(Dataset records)
·····

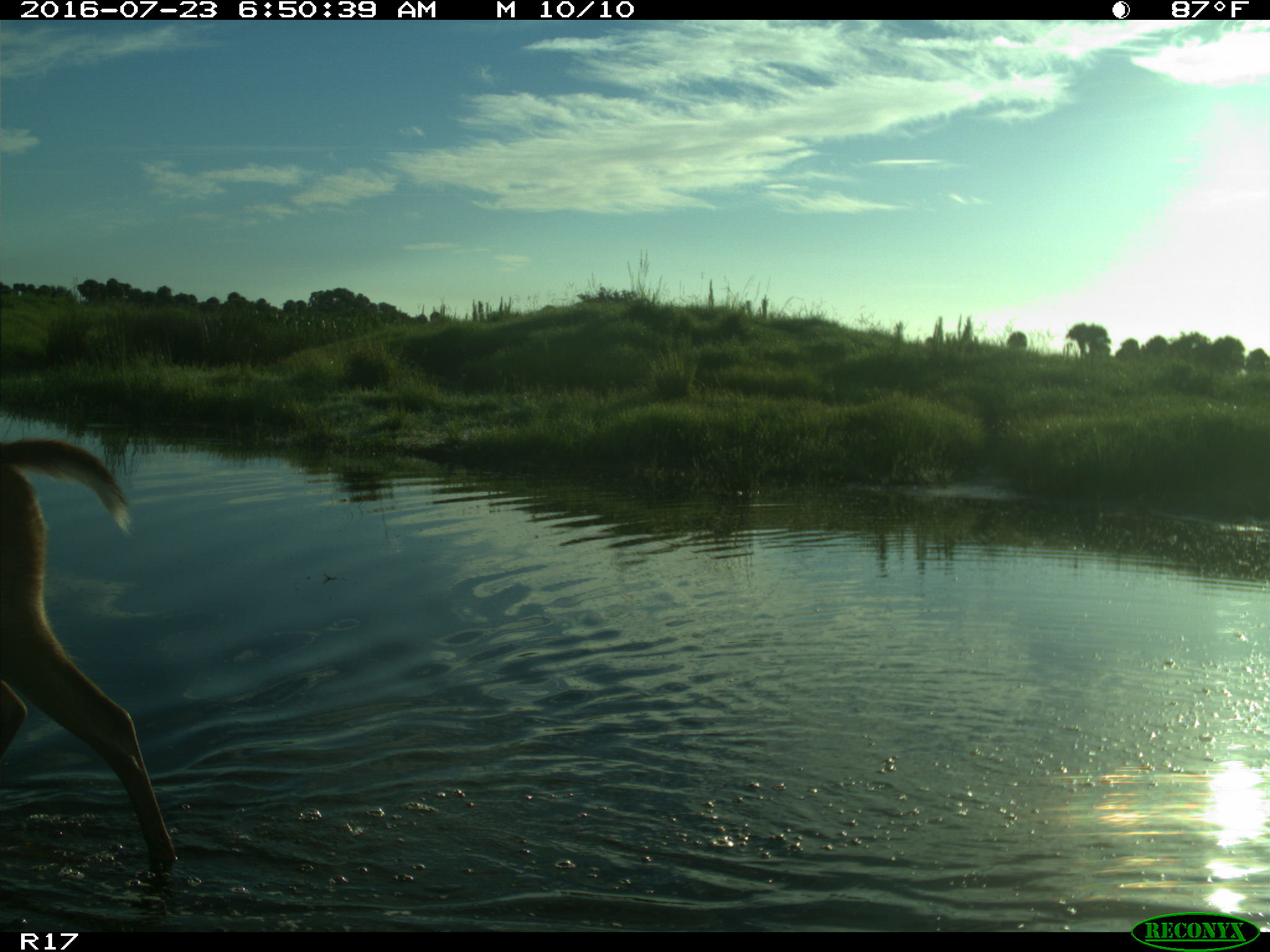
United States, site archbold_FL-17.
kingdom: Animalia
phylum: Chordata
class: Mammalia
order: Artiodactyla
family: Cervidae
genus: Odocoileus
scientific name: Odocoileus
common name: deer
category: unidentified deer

·····

Would you copy exactly the lines from the one that contains "family: Cervidae" through the final line of the records above, including both?

[Solution to the problem]
family: Cervidae
genus: Odocoileus
scientific name: Odocoileus
common name: deer
category: unidentified deer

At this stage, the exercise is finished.